Material provided Start Marker
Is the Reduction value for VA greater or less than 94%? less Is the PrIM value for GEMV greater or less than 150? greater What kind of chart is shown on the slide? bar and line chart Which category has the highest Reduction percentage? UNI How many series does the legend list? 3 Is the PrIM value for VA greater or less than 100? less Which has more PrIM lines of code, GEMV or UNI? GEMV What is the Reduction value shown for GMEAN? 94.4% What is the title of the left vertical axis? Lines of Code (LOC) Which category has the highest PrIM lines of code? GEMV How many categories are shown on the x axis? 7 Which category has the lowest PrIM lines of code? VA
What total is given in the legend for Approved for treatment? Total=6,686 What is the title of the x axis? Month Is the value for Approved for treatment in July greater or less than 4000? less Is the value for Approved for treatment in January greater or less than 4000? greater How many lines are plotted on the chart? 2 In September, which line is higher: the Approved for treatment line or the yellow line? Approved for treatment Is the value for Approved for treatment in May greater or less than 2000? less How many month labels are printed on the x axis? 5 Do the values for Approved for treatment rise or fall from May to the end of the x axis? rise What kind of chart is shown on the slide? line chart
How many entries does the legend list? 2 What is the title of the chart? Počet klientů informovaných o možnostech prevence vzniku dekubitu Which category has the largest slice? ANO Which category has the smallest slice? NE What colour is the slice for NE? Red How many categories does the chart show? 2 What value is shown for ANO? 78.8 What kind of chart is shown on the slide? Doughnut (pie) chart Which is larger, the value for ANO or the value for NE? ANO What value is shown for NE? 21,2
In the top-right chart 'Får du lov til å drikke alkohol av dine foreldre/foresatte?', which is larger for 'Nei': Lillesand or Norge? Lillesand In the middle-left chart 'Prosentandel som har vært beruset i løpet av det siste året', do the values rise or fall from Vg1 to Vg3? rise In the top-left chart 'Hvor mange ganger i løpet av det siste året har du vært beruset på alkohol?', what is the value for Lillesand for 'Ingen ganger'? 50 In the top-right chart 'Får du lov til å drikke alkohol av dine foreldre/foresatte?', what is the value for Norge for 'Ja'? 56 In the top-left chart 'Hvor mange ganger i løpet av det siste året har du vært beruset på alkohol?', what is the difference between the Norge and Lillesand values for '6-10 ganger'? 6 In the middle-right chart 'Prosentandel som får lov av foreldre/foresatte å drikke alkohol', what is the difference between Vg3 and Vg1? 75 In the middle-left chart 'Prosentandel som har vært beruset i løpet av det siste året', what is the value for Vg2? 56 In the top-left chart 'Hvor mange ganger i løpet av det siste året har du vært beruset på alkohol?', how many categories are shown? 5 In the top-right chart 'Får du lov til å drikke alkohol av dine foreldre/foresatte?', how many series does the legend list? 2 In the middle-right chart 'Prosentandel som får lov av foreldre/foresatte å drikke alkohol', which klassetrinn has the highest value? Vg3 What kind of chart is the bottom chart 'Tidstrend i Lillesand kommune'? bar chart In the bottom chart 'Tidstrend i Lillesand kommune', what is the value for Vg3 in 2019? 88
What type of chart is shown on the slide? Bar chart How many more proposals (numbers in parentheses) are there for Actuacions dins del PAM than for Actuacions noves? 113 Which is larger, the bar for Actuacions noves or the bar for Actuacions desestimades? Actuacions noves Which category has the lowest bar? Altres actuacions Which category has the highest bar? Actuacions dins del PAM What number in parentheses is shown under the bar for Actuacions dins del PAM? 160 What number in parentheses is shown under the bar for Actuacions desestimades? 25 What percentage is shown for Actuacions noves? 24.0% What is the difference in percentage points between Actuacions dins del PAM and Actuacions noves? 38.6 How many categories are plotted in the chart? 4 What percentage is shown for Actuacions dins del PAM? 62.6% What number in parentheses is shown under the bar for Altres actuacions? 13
Material provided End Marker
### Problem statement
Print the entries word for word, starting at the first line and ending at the line that contains "How many entries", with both of those lines included.

### Finished task
Is the Reduction value for VA greater or less than 94%? less Is the PrIM value for GEMV greater or less than 150? greater What kind of chart is shown on the slide? bar and line chart Which category has the highest Reduction percentage? UNI How many series does the legend list? 3 Is the PrIM value for VA greater or less than 100? less Which has more PrIM lines of code, GEMV or UNI? GEMV What is the Reduction value shown for GMEAN? 94.4% What is the title of the left vertical axis? Lines of Code (LOC) Which category has the highest PrIM lines of code? GEMV How many categories are shown on the x axis? 7 Which category has the lowest PrIM lines of code? VA
What total is given in the legend for Approved for treatment? Total=6,686 What is the title of the x axis? Month Is the value for Approved for treatment in July greater or less than 4000? less Is the value for Approved for treatment in January greater or less than 4000? greater How many lines are plotted on the chart? 2 In September, which line is higher: the Approved for treatment line or the yellow line? Approved for treatment Is the value for Approved for treatment in May greater or less than 2000? less How many month labels are printed on the x axis? 5 Do the values for Approved for treatment rise or fall from May to the end of the x axis? rise What kind of chart is shown on the slide? line chart
How many entries does the legend list? 2 What is the title of the chart? Počet klientů informovaných o možnostech prevence vzniku dekubitu Which category has the largest slice? ANO Which category has the smallest slice? NE What colour is the slice for NE? Red How many categories does the chart show? 2 What value is shown for ANO? 78.8 What kind of chart is shown on the slide? Doughnut (pie) chart Which is larger, the value for ANO or the value for NE? ANO What value is shown for NE? 21,2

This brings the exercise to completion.